=== DATASET EXTRACT ===

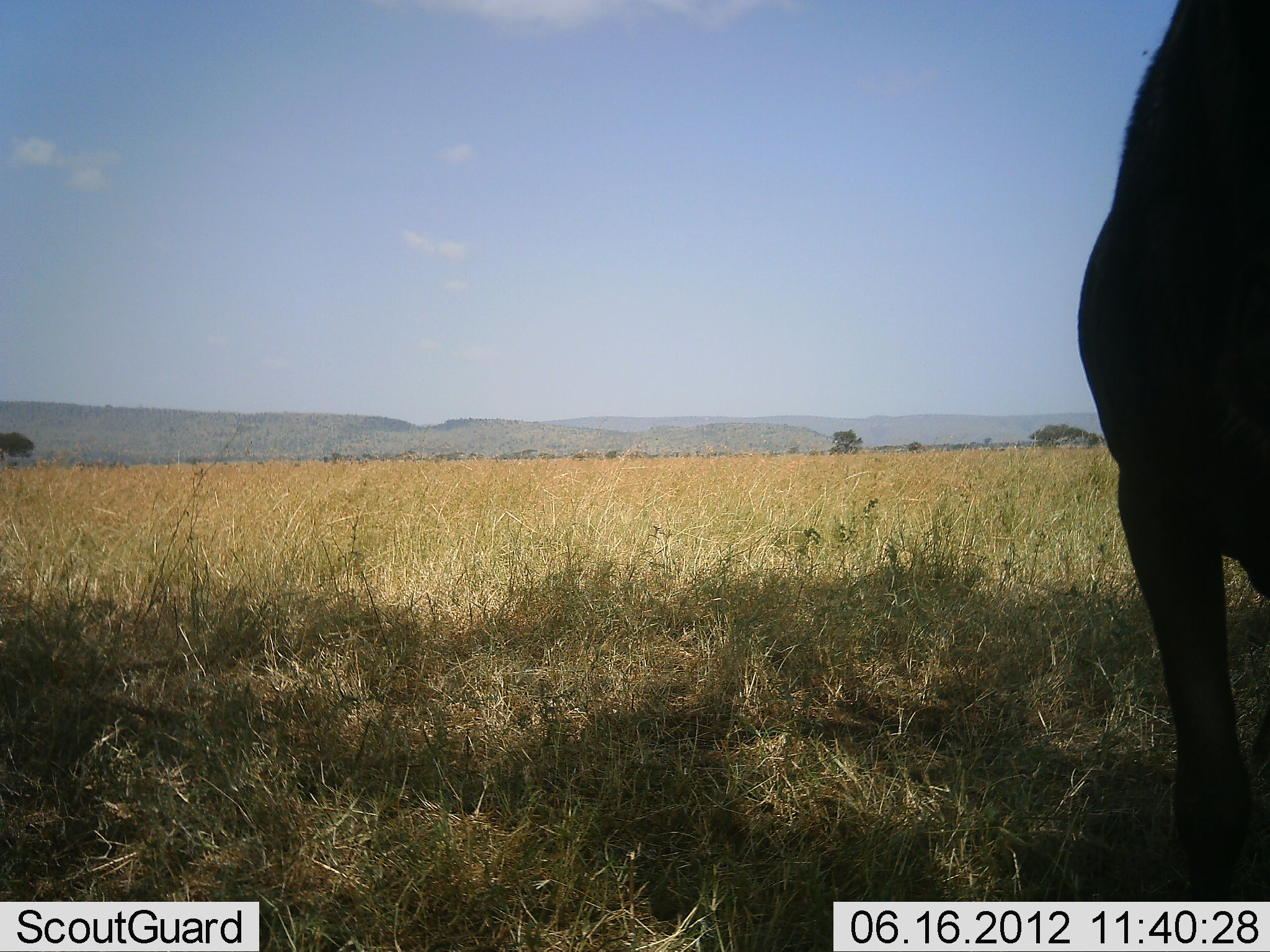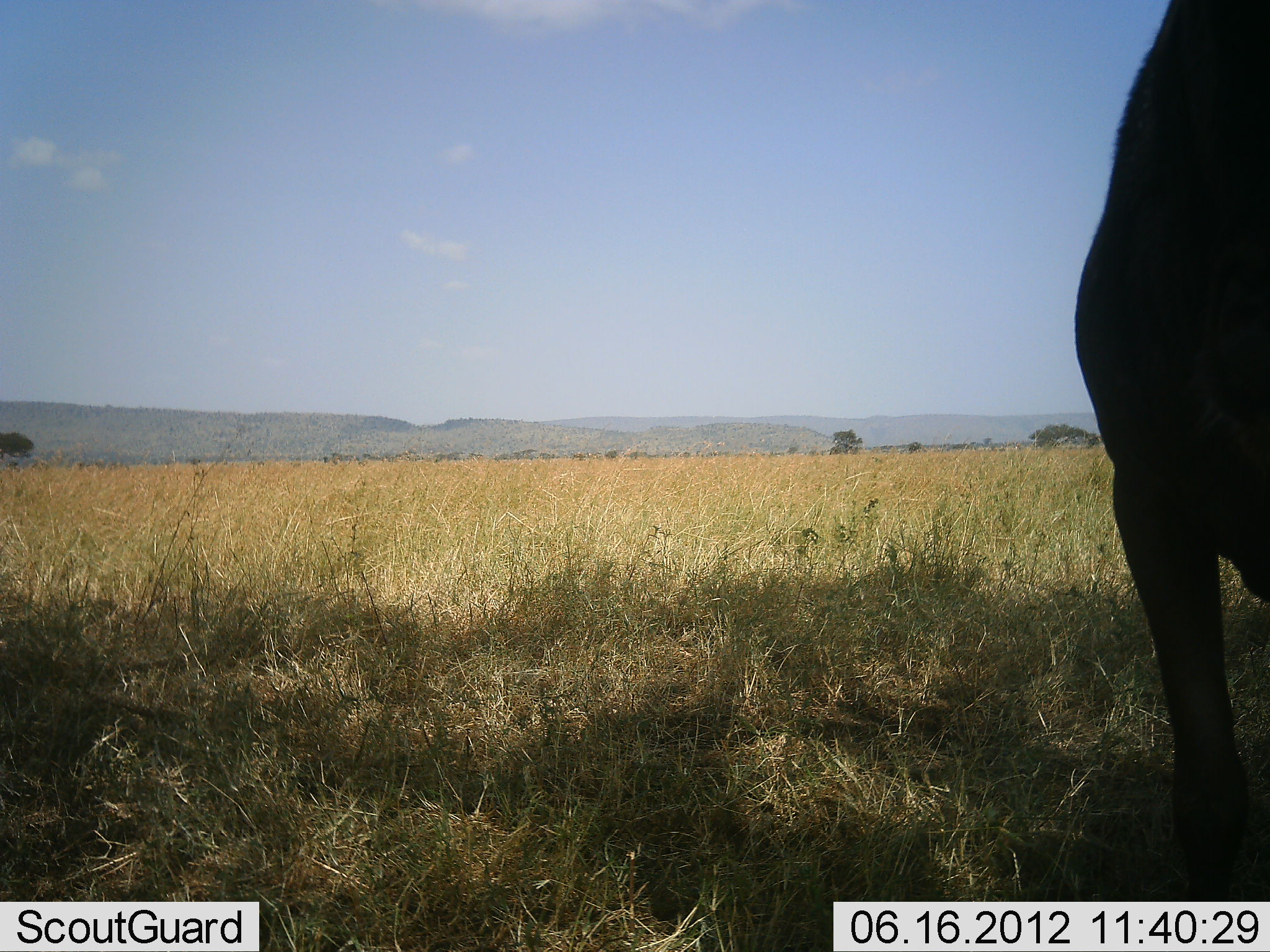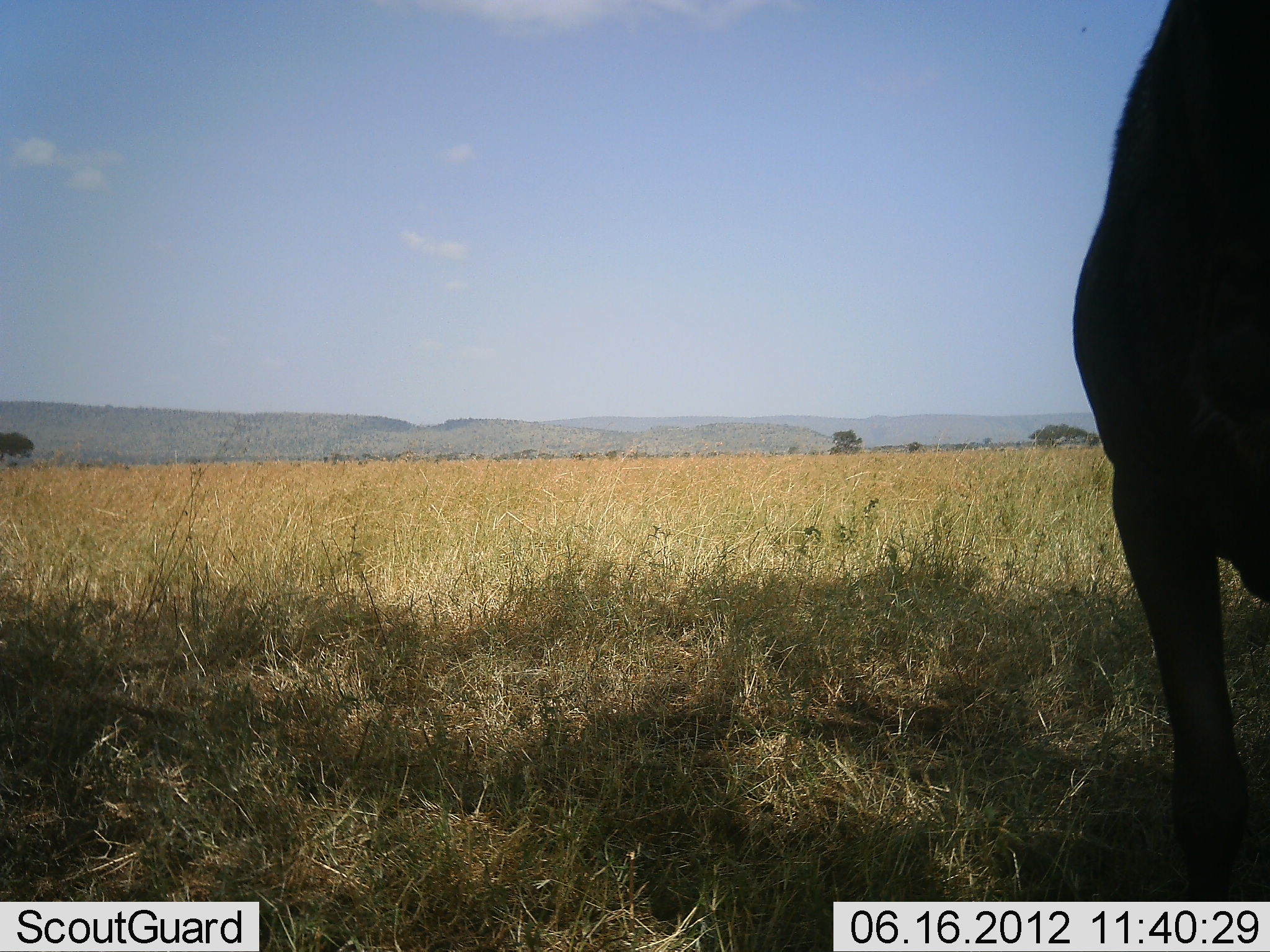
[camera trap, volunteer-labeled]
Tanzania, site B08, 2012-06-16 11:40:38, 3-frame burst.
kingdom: Animalia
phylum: Chordata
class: Mammalia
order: Artiodactyla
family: Bovidae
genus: Connochaetes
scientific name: Connochaetes taurinus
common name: blue wildebeest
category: wildebeest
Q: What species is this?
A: Wildebeest (blue wildebeest) (Connochaetes taurinus).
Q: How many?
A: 1.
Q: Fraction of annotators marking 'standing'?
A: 100%.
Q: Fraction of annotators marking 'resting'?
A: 0%.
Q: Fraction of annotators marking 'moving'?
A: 0%.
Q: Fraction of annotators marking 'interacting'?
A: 0%.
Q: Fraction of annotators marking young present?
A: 0%.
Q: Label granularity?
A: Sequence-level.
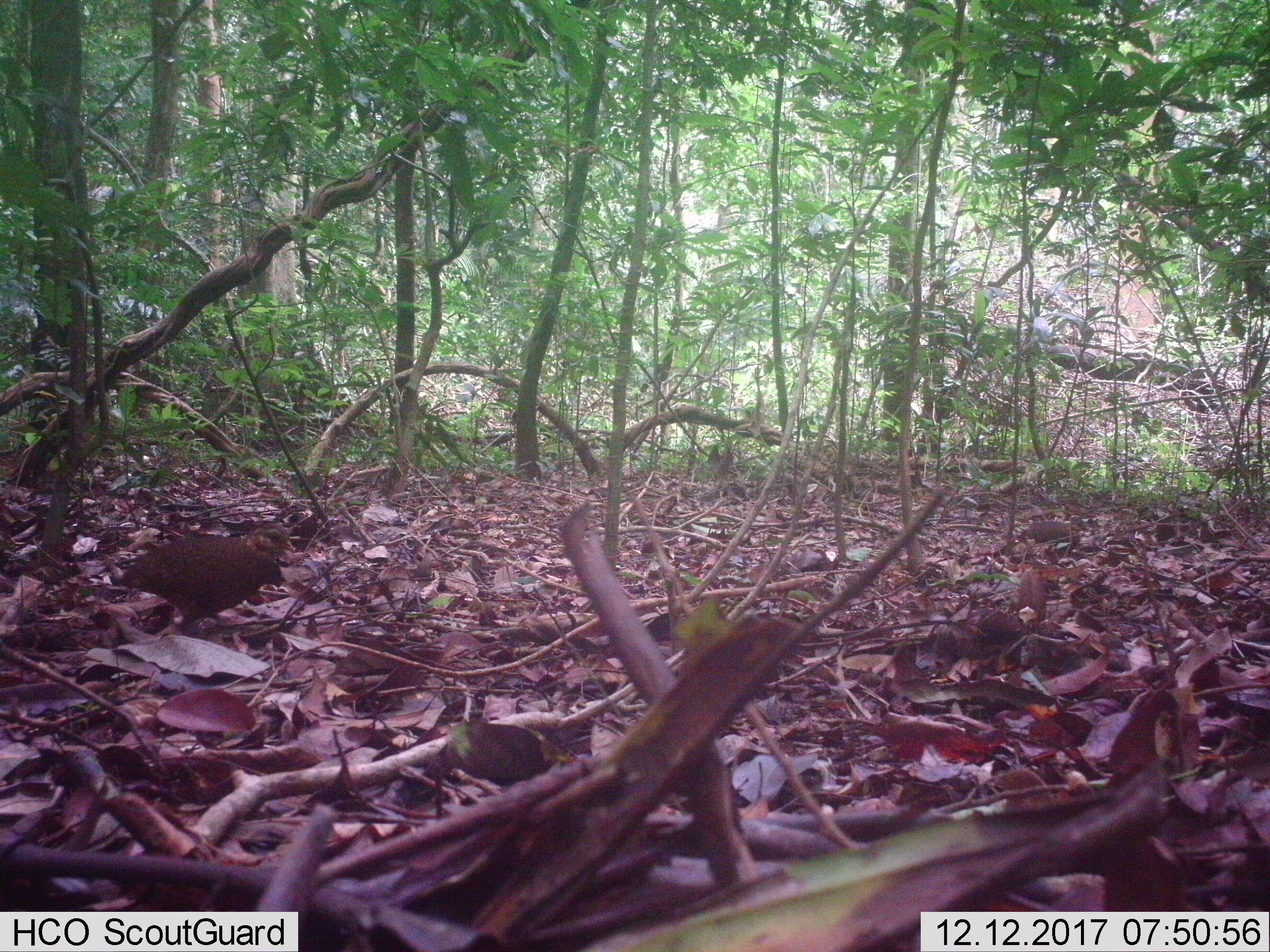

===

Please copy exactly the lines from the one containing "Q: Fraction of annotators marking 'interacting'?" through the last line of the records, both ends included, and leave out any pictures.

Q: Fraction of annotators marking 'interacting'?
A: 0%.
Q: Fraction of annotators marking young present?
A: 0%.
Q: Label granularity?
A: Sequence-level.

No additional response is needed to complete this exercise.